How to Make a Yamaka
29 SEP 2017
A yamaka, or yarmulke, is a small, round cap worn either all the time or just during prayer or other religious activity by devout Jewish men. Also referred to as a kippah, the yarmulke is not simply a flat circle, rather it is slightly peaked or domed to better fit the contours of the back of the scalp.
Yarmulkes have no standard size or color, although most wearers seem to prefer small, unobtrusive ones for comfort. Since there is no strict style, you can make your yarmulke any pattern or color you wish.
Design your yarmulke. According to websites that design and sell their own yarmulkes, you can make yours out of pretty much any material you choose including leather, satin or cotton. You can also add some fun to a yarmulke for the younger wearer by incorporating a sports design like a soccer ball or baseball.
Choose your fabric. You won't need much fabric for a yarmulke, so if you don't have the right piece of fabric scrap at home the remnant bin at the fabric store will likely have what you want. You will want to consider aesthetics, fabric weight and washability when choosing your fabric.
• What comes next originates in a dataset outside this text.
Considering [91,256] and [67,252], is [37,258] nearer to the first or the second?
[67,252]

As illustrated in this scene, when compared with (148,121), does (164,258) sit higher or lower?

Make a pattern. Determine how big you want your finished yarmulke to be and draw a circle on a sheet of newspaper exactly that size. Draw another larger circle 1/2 inch around your first one to add seam allowance. This is your basic pattern.
Cut out your fabric. Pin the pattern to the fabric and cut around the perimeter of the circle. To make a slightly peaked yarmulke, cut into the circle directly from the edge to the middle (one radius).
Sew your yarmulke. Stitch up the radius on the wrong side of the fabric, using approximately 1/4 inch seam allowance and press the seam open. Fold over 1/4 inch around the perimeter of your circle, and press with the iron. Fold over another 1/4 inch and stitch.
Design a more complex pattern. Take your original circle pattern and divide it into quarters. Trace one of the circle quarters onto another piece of paper and add 1/2 inch to the two straight and one curved sides of the quarter. Cut four pieces using this fabric and stitch the straight sides together to re-create the circle. Hem the perimeter as above.